Gastrointestinal disorders: loss of appetite, decreased appetite, metallic taste in mouth, heartburn, dry mouth, nausea, vomiting, diarrhea, constipation, abdominal pain/discomfort, exacerbation of peptic ulcer, acute pancreatitis, erosive gastritis, pseudomembranous colitis.
Hepatobiliary disorders: liver injury, elevated levels of liver transaminases, hepatitis, discomfort in the right hypochondrium, jaundice, fulminant hepatic failure which may lead to necrosis (especially in patients aged 35 years and older), hyperbilirubinemia, bilirubinuria.

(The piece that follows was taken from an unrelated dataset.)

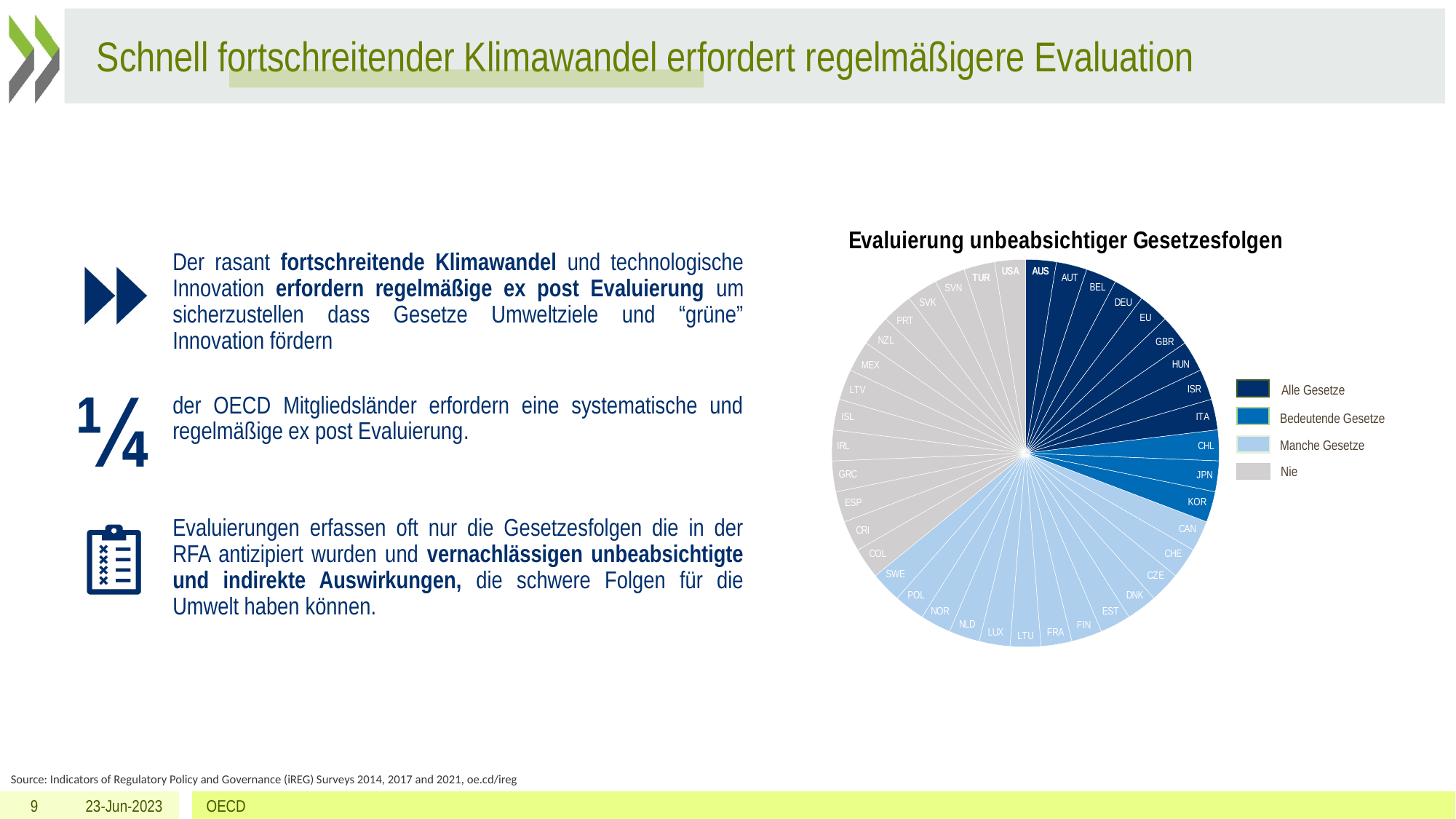
In the pie chart, which category covers more country slices: "Nie" or "Bedeutende Gesetze"? Nie What colour is used for the "Nie" category in the pie chart legend? Grey Which legend category does the slice for USA belong to in the pie chart? Nie What is the title of the pie chart on the slide? Evaluierung unbeabsichtiger Gesetzesfolgen In the pie chart, which category covers more country slices: "Alle Gesetze" or "Bedeutende Gesetze"? Alle Gesetze Which legend category does the slice for AUS belong to in the pie chart? Alle Gesetze Which legend category does the slice for JPN belong to in the pie chart? Bedeutende Gesetze How many country slices in the pie chart are coloured as "Bedeutende Gesetze"? 3 Which legend category does the slice for FRA belong to in the pie chart? Manche Gesetze What kind of chart is shown under the title "Evaluierung unbeabsichtiger Gesetzesfolgen"? Pie chart Which legend category covers the fewest country slices in the pie chart? Bedeutende Gesetze How many categories does the legend of the pie chart list? 4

Renal and urinary disorders: interstitial nephritis, dysuria, acute renal failure, elevated urea and creatinine levels, nephron necrosis, dysuria.
Metabolic disorders: uric acid diathesis, gout exacerbation, hyperuricemia, pyridoxine deficiency affecting the conversion of tryptophan to nicotinic acid, pellagra, acidosis, porphyria.
Endocrine disorders: gynecomastia in males, menorrhagia in females, Cushing's syndrome, menstrual cycle disturbances, adrenal insufficiency in patients with impaired adrenal function, hyperglycemia.
General disorders: increased body temperature, chills, influenza-like symptoms, weakness, edema, joint and muscle pain, malaise, tendency to bleeding and hemorrhages, herpes, lacrimation, orange-red discoloration of urine, feces, saliva, sputum, sweat, mucus, withdrawal syndrome which may occur upon discontinuation of the drug, including headache, insomnia, irritability, nervousness.
Shelf life.
3 years.
Storage conditions.
Store in a dry place at a temperature not exceeding 25 °C.
Keep out of reach of children.
Packaging.
28 tablets in a blister pack, 24 blisters in a cardboard box.
Prescription category.
Prescription only.
Manufacturer.
Lupin Limited.
Manufacturer's address and location of business activity.
A-28/1, MIDC Industrial Area, Chikalthan, Aurangabad, Maharashtra 431210, India (IN).